Partenariat oriental : un sommet presque pour rien

Le sommet du Partenariat oriental, photo: CTK

Quelles perspectives européennes d’avenir pour l’Azerbaïdjan, la Moldavie, l’Ukraine, la Géorgie, la Biélorussie et l’Arménie ? C’est la question à laquelle les dirigeants des Vingt-sept devaient chercher à répondre lors du sommet du Partenariat oriental qui s’est tenu à Varsovie jeudi et vendredi derniers. Lancé à Prague en 2009 lors de la présidence tchèque de l’Union européenne, ce projet de Partenariat oriental vise au renforcement des relations entre l’UE et ces six Etats post-soviétiques. Mais plus préoccupée pour l’instant par la situation politique en Biélorussie et en Ukraine et par la crise économique dans la zone euro, l’UE n’a proposé aucune perspective concrète à aucun des six pays, tous souvent plus proches d’un régime dictatorial que démocratique.

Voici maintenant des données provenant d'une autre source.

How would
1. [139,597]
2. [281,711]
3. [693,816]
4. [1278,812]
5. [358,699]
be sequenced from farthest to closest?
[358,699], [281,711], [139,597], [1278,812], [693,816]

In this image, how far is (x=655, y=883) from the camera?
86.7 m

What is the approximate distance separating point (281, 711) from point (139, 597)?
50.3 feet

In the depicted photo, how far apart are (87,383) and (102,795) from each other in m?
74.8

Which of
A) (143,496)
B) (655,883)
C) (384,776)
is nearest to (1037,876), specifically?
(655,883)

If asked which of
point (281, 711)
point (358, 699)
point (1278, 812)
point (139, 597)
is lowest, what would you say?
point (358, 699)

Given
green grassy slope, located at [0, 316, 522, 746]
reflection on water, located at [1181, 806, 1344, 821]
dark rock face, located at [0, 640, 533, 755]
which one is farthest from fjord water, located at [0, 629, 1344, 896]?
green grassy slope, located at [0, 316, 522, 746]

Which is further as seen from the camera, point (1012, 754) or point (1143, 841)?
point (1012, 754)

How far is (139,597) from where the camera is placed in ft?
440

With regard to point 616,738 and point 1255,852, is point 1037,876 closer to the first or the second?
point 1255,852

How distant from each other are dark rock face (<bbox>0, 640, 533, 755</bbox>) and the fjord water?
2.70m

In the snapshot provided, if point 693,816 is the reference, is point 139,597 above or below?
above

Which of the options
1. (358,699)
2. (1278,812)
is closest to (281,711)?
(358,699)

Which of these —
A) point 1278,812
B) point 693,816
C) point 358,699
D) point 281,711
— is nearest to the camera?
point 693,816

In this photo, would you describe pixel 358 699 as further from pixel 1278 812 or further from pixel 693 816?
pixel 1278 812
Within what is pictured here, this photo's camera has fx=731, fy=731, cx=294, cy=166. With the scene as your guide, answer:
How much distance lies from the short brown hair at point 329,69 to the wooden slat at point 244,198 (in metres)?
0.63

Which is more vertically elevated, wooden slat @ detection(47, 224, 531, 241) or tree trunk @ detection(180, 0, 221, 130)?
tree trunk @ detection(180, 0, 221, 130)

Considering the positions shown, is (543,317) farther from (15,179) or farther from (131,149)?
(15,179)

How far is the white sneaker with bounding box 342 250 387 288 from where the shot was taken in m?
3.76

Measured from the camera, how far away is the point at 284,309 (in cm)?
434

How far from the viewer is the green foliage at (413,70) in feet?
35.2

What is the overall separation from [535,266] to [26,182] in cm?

Le sommet du Partenariat oriental,  photo: CTK
Tout le monde était bien là, comme prévu, sauf la Biélorussie, dont le siège de la délégation à la table des négociations est resté vide pendant deux jours : une absence et un boycott remarqués conséquence des vives critiques formulées par les organisateurs du sommet à l’encontre de la répression de l’opposition par le régime du président Alexandre Loukachenko. Sans surprise, l’UE a donc exclu l’éventualité de toute forme de coopération et de rapprochement avec Minsk sans la libération des opposants politiques.

Outre le conflit sur les droits de l’homme avec la Biélorussie, le sommet du Partenariat oriental a également été assombri par les tensions avec l’Ukraine. Le procès en cours pour abus de pouvoir de l’ex-Première ministre devenue opposante Ioulia Timochenko est pointé du doigt par l’UE, qui voit dans son inculpation une atteinte à la démocratie. Pour beaucoup de responsables européens, ce procès Timochenko très controversé est aussi et d’abord la preuve que l’Ukraine n’est pas encore prête à intégrer l’UE, comme l’explique Karel Svoboda, analyste à l’Institut des études internationales de l’Université Charles à Prague:

Karel Svoboda
« Ce procès confirme tout d’abord la position des grands pays, c’est-à-dire concrètement la France et la Grande-Bretagne notamment, qui ne sont pas très intéressés par le Partenariat oriental. Leur avis est que de toute façon l’Ukraine ne deviendra pas membre de l’UE dans les vingt prochaines années tout simplement parce que les standards exigés ne sont pas respectés et ne le seront pas encore avant longtemps. Et le procès de Timochenko ne fait que confirmer cette vision des choses. »

Au final, donc, le sommet du Partenariat oriental, lancé il y a deux ans entre autres pour promouvoir la démocratie dans les pays de l’Est voisins de l’UE et porté essentiellement par la Pologne, s’est achevé sur un bilan très mitigé. Un constat décevant, mais qui n’a pas surpris la majorité des observateurs à Prague, à l’image de Karel Svoboda :

« Je crois que ce sommet était voué dès le début sinon à l’échec, du moins à n’aboutir à aucun résultat concret. Le problème est que tous les Etats membres ont des dossiers plus urgents que le soutien à des pays de l’ancienne Union soviétique. Ce projet de Partenariat oriental a un sens, mais dans le contexte actuel, il n’y avait aucune chance d’assister à une avancée majeure. »

Karel Schwarzenberg  (à droite) au sommet du Partenariat oriental,  photo: CTK
Si le projet ne suscite qu’un intérêt poli, le ministre tchèque des Affaires étrangères, Karel Schwarzenberg, estime, lui aussi, que c’est toutefois d’abord la situation économique de la zone euro qui constitue la principale raison de l’échec du sommet :

« C’est la période des vaches maigres. Nous savons tous que l’Europe est frappée par une crise économique depuis de longs mois. Les temps sont durs pour tout le monde, et dans ces conditions, personne ne veut s’engager à faire d’autres dépenses. »

Pour l’heure, le Partenariat oriental, qui est aussi une des priorités de la politique étrangère de la République tchèque, va donc rester ce qu’il est depuis le début : une forme de voisinage privilégié avec une ouverture des marchés et divers avantages et collaborations à certaines conditions. C’est une évidence : le sommet de Varsovie, deuxième du genre après Prague en 2009, n’a pas relancé le partenariat entre l’UE et les pays qui la séparent encore de la Russie. L’Europe, qui a la tête plus au sud qu’à l’Est en ces temps de crise, comme ses six pays « partenaires », parmi lesquels aucun ne présente une situation politique et démocratique particulièrement brillante, ont, chacun à leur manière, leur part de responsabilité dans ce surplace.